-- Problem set --
1. Reproduce the stretch of the Saint Aidan article from "Bede's meticulous and" through "begins as well.", word for word.
2. List every church that the Saint Aidan article names as venerating him.
3. Pick up the Saint Aidan article after its final sentence and continue it.

-- Quoted passage --
# # # #

|Saint Aidan of Lindisfarne|
|Died||August 31, 651 in Parish Churchyard, Bamburgh, Northumberland|
|Venerated in||Roman Catholic Church, Eastern Orthodox Church, Anglican Communion, Lutheran Church|
|Major shrine||originally Lindisfarne Abbey, Northumberland; later disputed between Iona Abbey & Glastonbury Abbey (all destroyed).|
|Feast||August 31 (Roman Catholic Church, Anglican Communion), June 9 (Lutheran Church)|
|Attributes||Monk holding a flaming torch; stag|
Saint Aidan of Lindisfarne, the Apostle of Northumbria (died 651), was an Irish monk who heeded King Oswald's call to revivify English Christianity. In his missionary labors, he founded a monastic cathedral on the island of Lindisfarne (England), served as its first bishop, and traveled ceaselessly throughout the countryside, spreading the gospel to both the Anglo-Saxon nobility and to the socially disenfranchised (including children and slaves). His influence was such that the Venerable Bede dedicates much of the third book of his Ecclesiastical History of the English Nation to describing this gentle and charitable monk's exploits.
Bede's meticulous and detailed account of Saint Aidan's life provides the basis for most biographical sketches (both classical and modern). One notable lacuna, which (somewhat paradoxically) reinforces the notion of Bede's reliability, is that virtually nothing is known of the monk's early life, save that he was a monk at the ancient monastery on the island of Iona (Scotland) from a relatively young age and that he was of Irish descent. As a result, it is from these two scant details that the present exposition begins as well.
Though Bede's account of Aidan's life is certainly laudatory, it is notable that the venerable historian did criticize certain elements of his religious practice (such as his adherence to the Celtic reckoning of Easter). Despite this (or perhaps even because of it), he provides an eloquent summary of the life and impact of the saint:
I have written thus much concerning the person and works of the aforesaid Aidan, in no way commending or approving what he imperfectly understood in relation to the observance of Easter; nay, very much detesting the same, as I have most manifestly proved in the book I have written, "De Temporibus"; but, like an impartial historian, relating what was done by or with him, and commending such things as are praiseworthy in his actions, and preserving the memory thereof for the benefit of the readers; viz. his love of peace and charity; his continence and humility; his mind superior to anger and avarice, and despising pride and vainglory; his industry in keeping and teaching the heavenly commandments; his diligence in reading and watching; his authority becoming a priest in reproving the haughty and powerful, and at the same time his tenderness in comforting the afflicted, and relieving or defending the poor. To say all in a few words, as near as I could be informed by those that knew him, he took care to omit none of those things which he found in the apostolical or prophetical writings, but to the utmost of his power endeavored to perform them all.

# # # #

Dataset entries
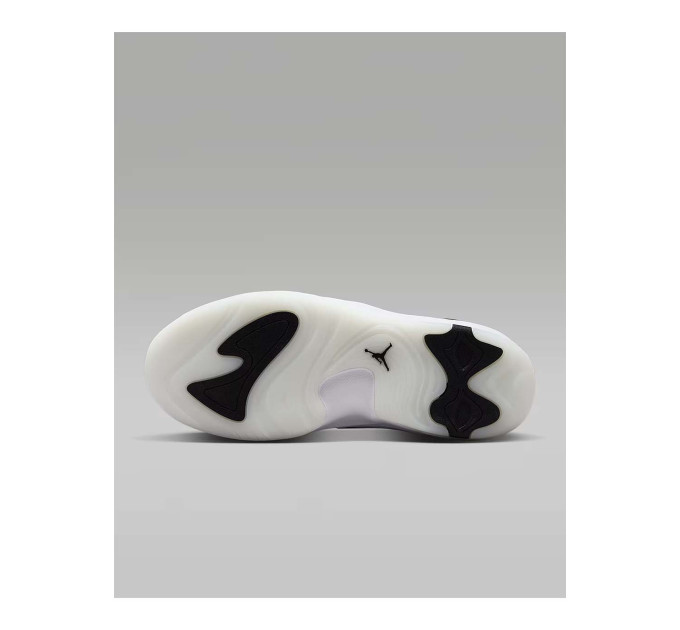 Чоловічі Кросівки Jordan MAX AURA 7 Білий 45.5 (7dHQ2091-100 45.5)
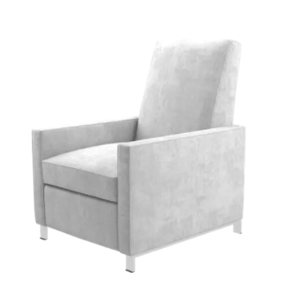 Clive-Recliner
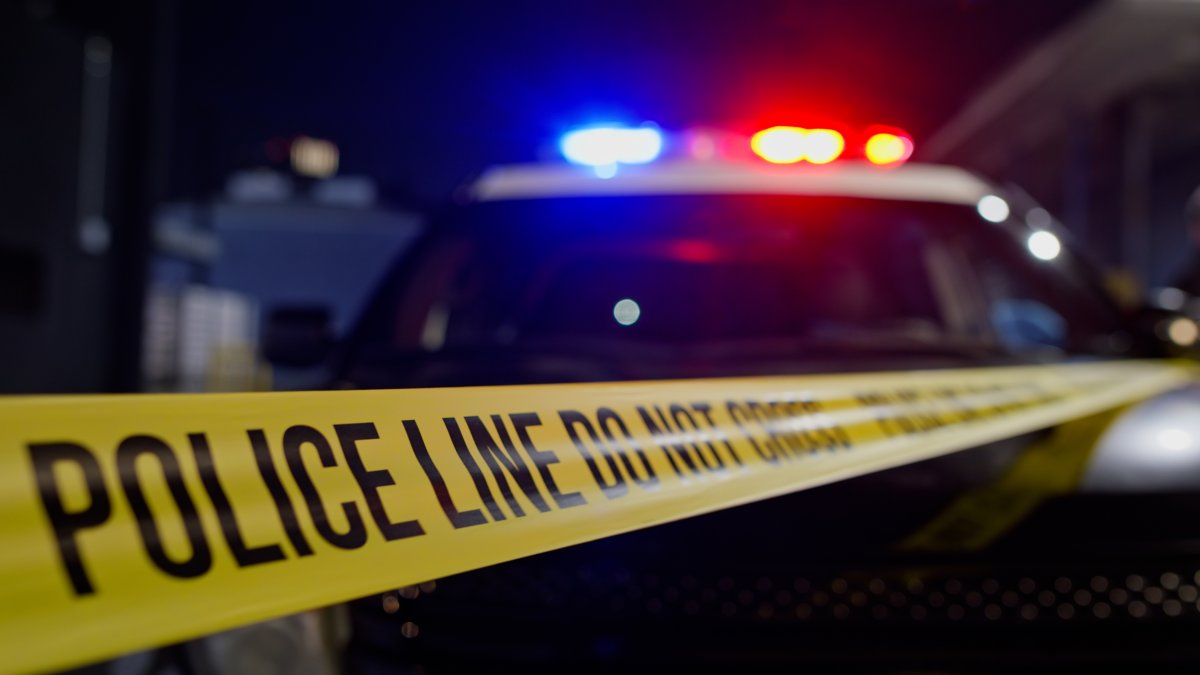 Hallan restos de joven desaparecido desde 2020 en el centro de Texas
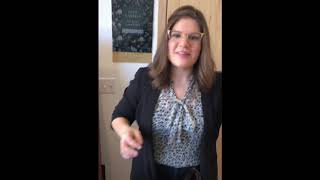 Horn 101 for Brass Methods: Part 1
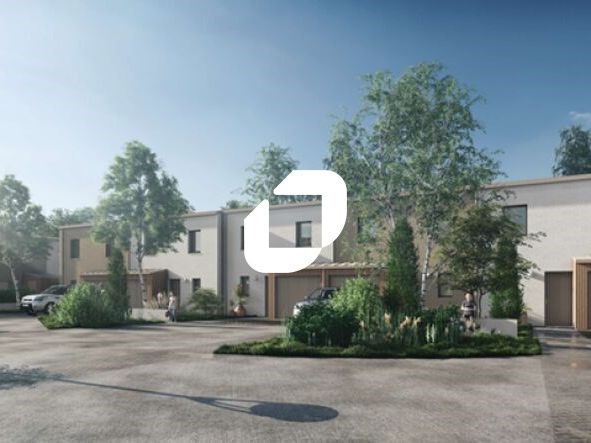 IMMPROVE immobilier vous propose au dans une rési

# # # #

-- Answers given --
1.
Bede's meticulous and detailed account of Saint Aidan's life provides the basis for most biographical sketches (both classical and modern). One notable lacuna, which (somewhat paradoxically) reinforces the notion of Bede's reliability, is that virtually nothing is known of the monk's early life, save that he was a monk at the ancient monastery on the island of Iona (Scotland) from a relatively young age and that he was of Irish descent. As a result, it is from these two scant details that the present exposition begins as well.

2.
Roman Catholic Church
Eastern Orthodox Church
Anglican Communion
Lutheran Church

3.
In the years prior to Aidan's mission, Christianity, which had been propagated throughout the British Isles by the Roman Empire, was being largely displaced by paganism. Though it seemed a forgone conclusion that the region was returning to its indigenous religion, bastions of Christian thought continued to thrive in Ireland and Scotland. In one of these, the monastery of Iona (founded by Saint Columba), the religion soon found one of its principal exponents in Oswald of Northumbria, a noble youth who had been raised there as a king in exile since 616 C.E. Divested of his earlier beliefs and baptized as a Christian, the young king vowed to bring Christianity back to his people—an opportunity that presented itself in 634, when he gained the crown of Northumbria.
Owing to his historical connection to Iona's monastic community, King Oswald requested that missionaries be sent from that monastery instead of the Roman-sponsored monasteries of Southern England. At first, they sent him a bishop named Corman, but he returned in abject failure to Iona and reported that the Northumbrians were too stubborn to be converted. Aidan criticized Corman's methods and was soon sent as his replacement in 635.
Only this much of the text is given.